You should read it because it’s funny and reflective, but for now it’s pretty much this guy’s rendition of four stories that explain why he has made the responsible and totally voluntary decision to give up drinking. Yeah. Like not actually ever have alcohol. The main theme present in all of the vignettes is lack of self control and not knowing one’s limits. A common theme for many people I know at this stage of their lives.

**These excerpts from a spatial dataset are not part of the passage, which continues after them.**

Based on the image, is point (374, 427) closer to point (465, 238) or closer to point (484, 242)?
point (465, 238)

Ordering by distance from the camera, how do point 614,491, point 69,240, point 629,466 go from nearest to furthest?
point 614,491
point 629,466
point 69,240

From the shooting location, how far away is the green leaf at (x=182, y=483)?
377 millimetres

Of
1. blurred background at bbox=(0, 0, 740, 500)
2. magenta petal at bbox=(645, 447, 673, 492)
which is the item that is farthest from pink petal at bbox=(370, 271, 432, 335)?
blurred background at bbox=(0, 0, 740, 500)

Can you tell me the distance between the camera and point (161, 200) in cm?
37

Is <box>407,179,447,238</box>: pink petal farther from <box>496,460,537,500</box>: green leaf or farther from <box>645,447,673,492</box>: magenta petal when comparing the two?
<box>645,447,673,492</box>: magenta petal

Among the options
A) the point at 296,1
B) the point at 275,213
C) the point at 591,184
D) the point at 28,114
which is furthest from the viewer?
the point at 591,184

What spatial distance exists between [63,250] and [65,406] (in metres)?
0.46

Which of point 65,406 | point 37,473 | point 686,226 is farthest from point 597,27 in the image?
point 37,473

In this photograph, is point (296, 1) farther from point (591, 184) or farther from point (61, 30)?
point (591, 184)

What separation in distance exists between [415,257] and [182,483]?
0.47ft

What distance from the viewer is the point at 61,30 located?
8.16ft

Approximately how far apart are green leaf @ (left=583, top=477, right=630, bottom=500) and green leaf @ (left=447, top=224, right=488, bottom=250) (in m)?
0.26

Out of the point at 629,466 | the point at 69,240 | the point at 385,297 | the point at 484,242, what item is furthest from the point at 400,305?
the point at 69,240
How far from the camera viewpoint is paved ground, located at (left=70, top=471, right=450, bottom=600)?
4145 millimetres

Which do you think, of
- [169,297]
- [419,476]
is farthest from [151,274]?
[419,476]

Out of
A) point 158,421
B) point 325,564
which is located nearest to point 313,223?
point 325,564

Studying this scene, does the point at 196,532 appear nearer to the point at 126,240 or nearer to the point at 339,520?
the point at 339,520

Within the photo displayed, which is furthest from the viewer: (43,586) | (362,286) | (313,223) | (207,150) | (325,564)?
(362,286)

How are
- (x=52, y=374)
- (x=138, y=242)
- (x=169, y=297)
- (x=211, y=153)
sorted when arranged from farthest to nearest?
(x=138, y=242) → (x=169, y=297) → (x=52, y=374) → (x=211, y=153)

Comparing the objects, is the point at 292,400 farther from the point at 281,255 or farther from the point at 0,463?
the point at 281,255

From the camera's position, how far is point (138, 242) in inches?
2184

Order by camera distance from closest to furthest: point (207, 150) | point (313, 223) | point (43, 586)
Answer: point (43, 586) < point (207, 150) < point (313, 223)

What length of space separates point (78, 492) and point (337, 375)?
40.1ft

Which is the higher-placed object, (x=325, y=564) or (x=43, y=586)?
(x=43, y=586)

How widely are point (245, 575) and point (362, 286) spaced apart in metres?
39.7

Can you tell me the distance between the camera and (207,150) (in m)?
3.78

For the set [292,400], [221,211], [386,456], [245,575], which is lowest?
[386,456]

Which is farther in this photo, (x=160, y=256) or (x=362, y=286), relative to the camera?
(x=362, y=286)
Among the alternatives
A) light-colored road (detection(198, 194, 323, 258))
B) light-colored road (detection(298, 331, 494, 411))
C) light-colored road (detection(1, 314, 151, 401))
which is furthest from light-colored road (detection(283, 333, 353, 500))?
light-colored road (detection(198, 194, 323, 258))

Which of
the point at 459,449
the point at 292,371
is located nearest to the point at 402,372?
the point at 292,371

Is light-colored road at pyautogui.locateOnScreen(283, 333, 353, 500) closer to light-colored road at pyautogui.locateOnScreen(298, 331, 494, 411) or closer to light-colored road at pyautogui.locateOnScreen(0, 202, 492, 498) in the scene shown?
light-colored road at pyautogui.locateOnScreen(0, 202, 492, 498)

It only took this guy four big take-a-look-back-and-have-a-good-hard-look-at-yourself moments in his life to actually have a word with himself and have a DIY intervention. I am 20-years-old and if I tallied up all the similar moments I have experienced/witnessed/participated in/encouraged the same way Chris Gethard did, I would be born again six times over. I’m not exaggerating… I’m talking passing out on trains, public crying, getting into random people’s cars and demanding to be driven to Brunswick for $10, taking Krispy Kremes from 7/11 shit.
Should I quit drinking? Should I quit my life and check into rehab and write a biography about my life lessons and mistakes and go on The Today Show?
I still know now what I knew then. Drinking is bad, it makes you do stupid shit, and the only real solace it offers is that if you get drunk enough you might not remember what you did. Whatever though, that was funny and I am very responsible now, ask anyone. I go to university, I am middle class. I think I am probably the most normal person I know, I’d be a great sample subject. But the most alarming thing is I never took five minutes to think about how bad these things might be until this afternoon reading Gethard, because crazy shit like that is pretty much standard. What culture am I in? What horrible culture is this going to become in the next ten years?
I think I am going to keep drinking because me and limits are friends and we meet all the time and have a mutually respectful relationship. The worst property damage I’ve ever done is spilling Jaegermeister on my friends keyboard and now the letter B doesn’t work. I might give it up if I burn something or get naked in public.
I hope this column changes somebody’s life.